Ancak Endonez yemeklerinin doğru dürüst kayıt kuyudatı tutulduğunu sanmıyorum. O nedenle pek bilinmiyor. Bir kere Çinli azınlık ve Hindistan üzerinden gelen kültüre ilâveten yemeklerde Japon etkisi bile 3500 km. kuzeyden ülkeye gelip yerleşmiş. Örneğin tahu dedikleri Japonları toofu yemeğini anımsatıyor. Endonezler yemek kültürünü yaşama da yansıtmışlar. İkinci hanımla evlenene istri bermadu ibaresini kullanıyorlar. Ballı hanım demek ve poligamiye işaret eder.
Jalan ini tidak enak. Bu yol lezzetli değil ifadesi de böyle.
Yemek ifadeleri günlük yaşama da girmiş. Memakan waktu zamanı yemek zamanı harcamak demek.
Yaşam felsefesi ile yemek iç içe. Öylesine düşkünlerki yemek yapmaya, anlatamam. Domatesin kabuğunu bile soyuyorlar. Üzümün çekirdeklerini çıkarıp kabuğunu soyuyor bizim Endonez hanım.
Şekil, zevk, sitatü tercihi birinci sırada. Yaşamda da böyle. Cliffort Geertz bir Endonezya uzmanı Amerikalı profesör. 1952 den sonra defalarca ülkeye gelmiş ve yıllarca kalmış. Endonezlerin ruhu nerde sorusuna yemeklerde diye cevap veriyor. Biz de bir katkı yapalım 8 yıllık tecrübemize dayanarak.
Yemeğin başında mı? Sonunda mı? Ortasında mı? Yemekte artık bırakmak gibi itici bir ahlâk ile karşılaşınca bu soruyu da sormak gerekiyor. Her neyse Endonezler yemek ile yaşamı bir arada düşünerek sözcükler üretiyorlar. 11 denizden gelen binlerce balık ve çok zengn botanik Endonezleri ilaç gibi yemekler üretmeye de zorlamış.

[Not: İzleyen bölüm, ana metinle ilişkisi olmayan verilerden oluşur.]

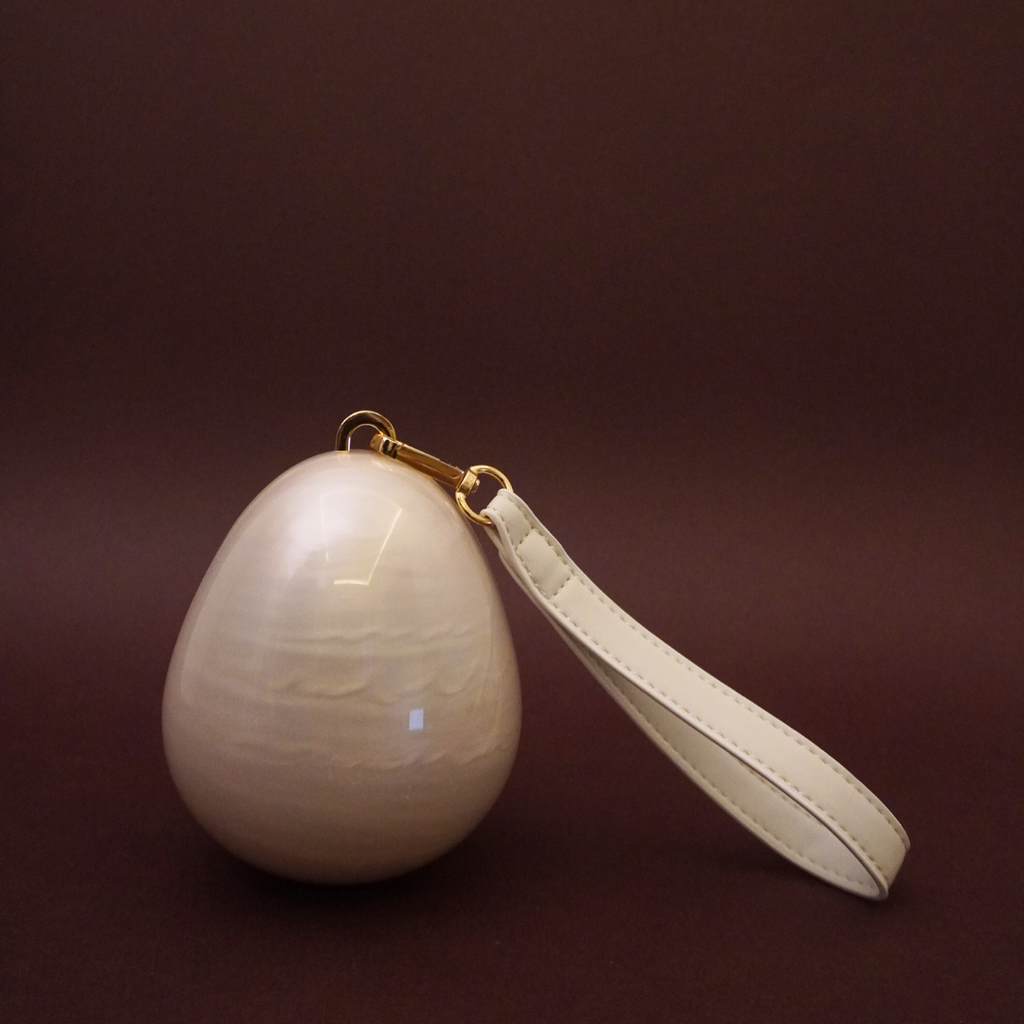 Acrylic Egg Clutch with pearl crossbody strap
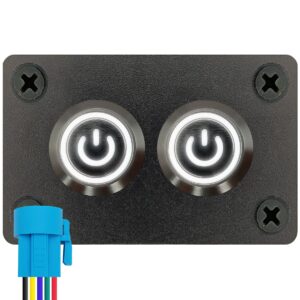 ProRide Metalen Pulsschakelaar 12-24V OFF-(ON) - Tweevoudig Inbouwpaneel - 16mm - IP67 - LED indicatie Wit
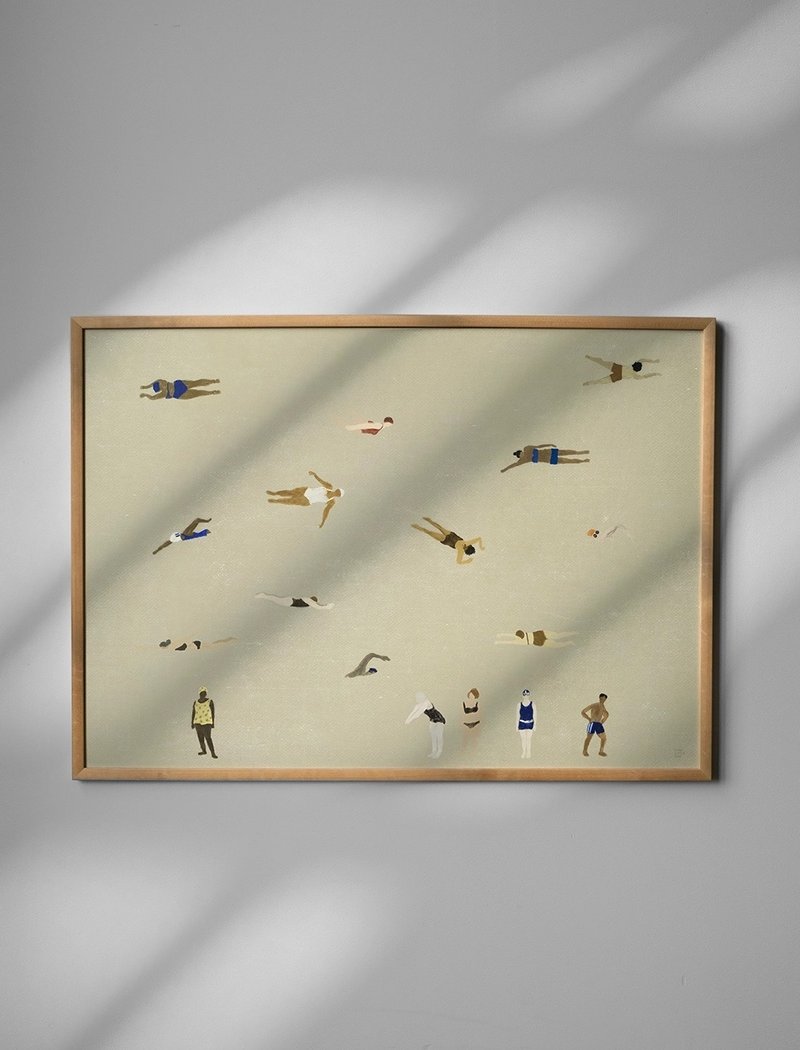 Elisabeth Dunker - 瑞典藝術家設計海報 SWIMMER POSTER, SAND - 海報/掛畫/掛布 - 紙 卡其色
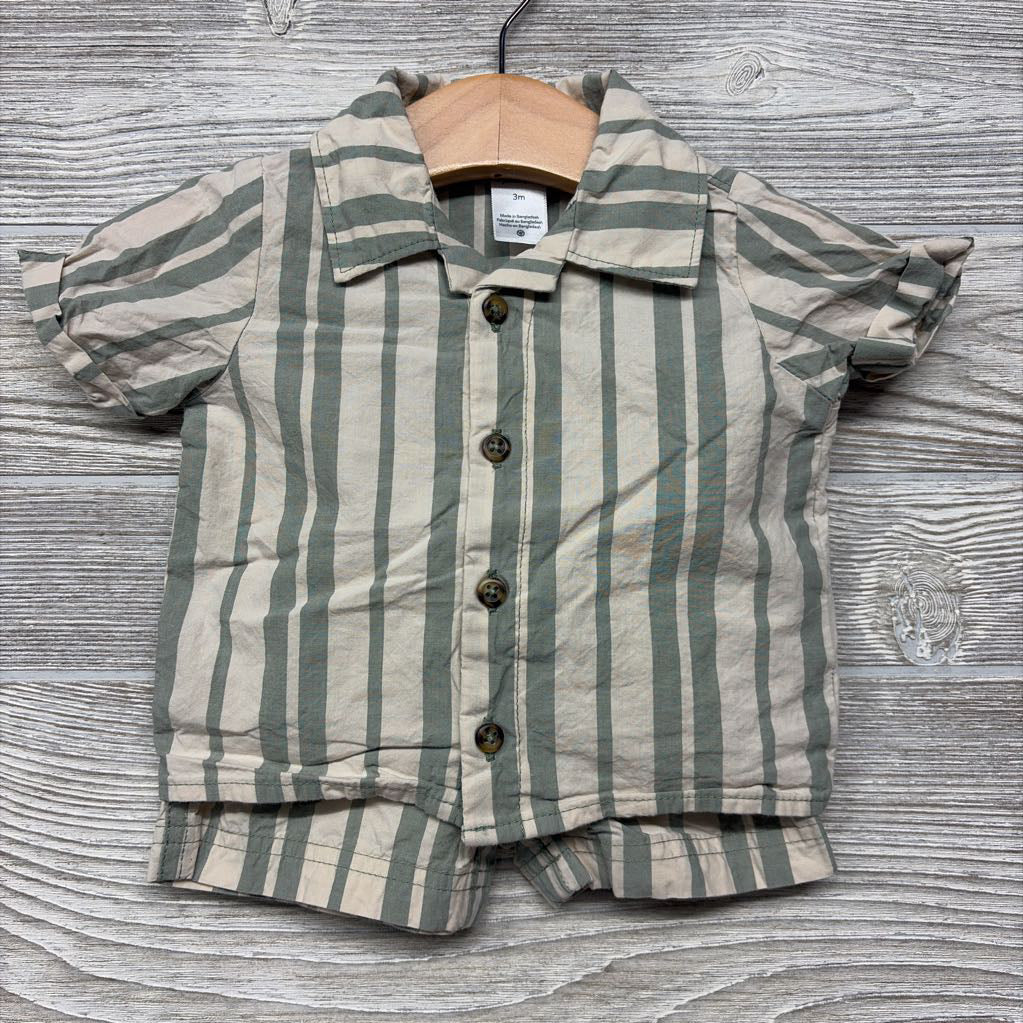Button Up Shirt & Shorts Stripes 3M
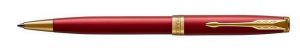 Kuličkové pero "Royal Sonnet", modrá, 1 mm, kovové červené tělo, zlatý klip, PARKER 701056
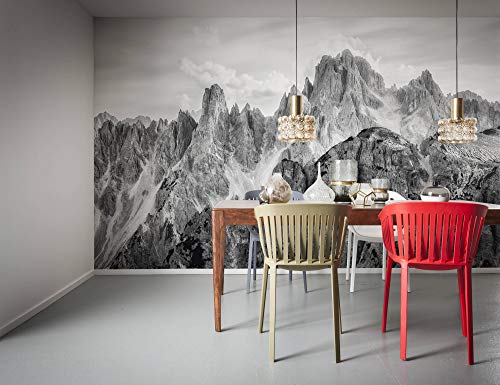 Komar Vlies Fototapete PEAKS, 400 x 250 cm (Breite x Höhe), Tapete, Schlafzimmer, Wohnzimmer, Flur, Design, Dekoration, Wanddeko von Komar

Bir hindistan cevizi yemekleri var. Tadı damağında kalıyor insanın. Mübarek öylesine bir yemekki yemek dediğime bakmayın içinde sütbeyaz suyu var. Ama kenarıyla beraber yediğinizde hem açlığınız hem de susuzluğunuz gidiyor, izale oluyor. Lesahan dedikleri ekvator sıcağında akşamları sokak kenarlarına kurulan lokantalardan suyu nerden geliyor diye düşününce hemen uzaklaştığınız kadar yine ayın yerlde ham haliyle bir dolara satılan ham hindistan cevizlerini içindeki mübarek sütümsü sutu damakları sulandırıyor. Bizdeki Bolu mutfağı gibi Batı Sumatra Padang mutfağı çok zengin ve tanınmış. Ülkenin her yerinde kentleri Padang yemekleri satan lokantalar işgal etmiş durumda.
Endonezler su sorununu çözdüklerinde ve yemeklerin kayıt kuyudatını tuttuklarında yemekleri Dünya literatüründe hak ettikleri yeri alacak sanırım.

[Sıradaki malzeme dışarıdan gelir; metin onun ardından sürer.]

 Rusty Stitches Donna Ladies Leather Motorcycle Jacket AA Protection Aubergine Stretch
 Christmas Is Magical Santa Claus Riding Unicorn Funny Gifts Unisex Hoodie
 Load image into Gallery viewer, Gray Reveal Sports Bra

Pirinç bizdeki ekmek gibi.
Pirincin meuce suyu Surabaya’da meşhur.
Pirinç yemek Endonezler için vazgeçilemez, bir huy.
Mübarek pirinç Cava Adası’nda yılda kimi yerlede iki kimi yerlerde 3 kez hasat veriyor.
Mısır da çok üretiliyor. Ama ekmeğini görmedim.
Endonez mutfağı yeryüzünün en zengin ilk üç mutfağından birisidir diyebilirim.
Ramazan bayramının 4 farklı günde kutlandığı Endonezya ülkesinin yemeklerinden bahsettim size.
Balık, pirinç ağırlıklı zengin bir mutfaktan beslenemeyen çocukların yüzde 25 oranına sıtma ve gıdasızlık nedenleriyle öldüğü zenginlik-yoksulluğun içiçe girdiği devasa bir ülkenin devasa bir mutfağı vardır.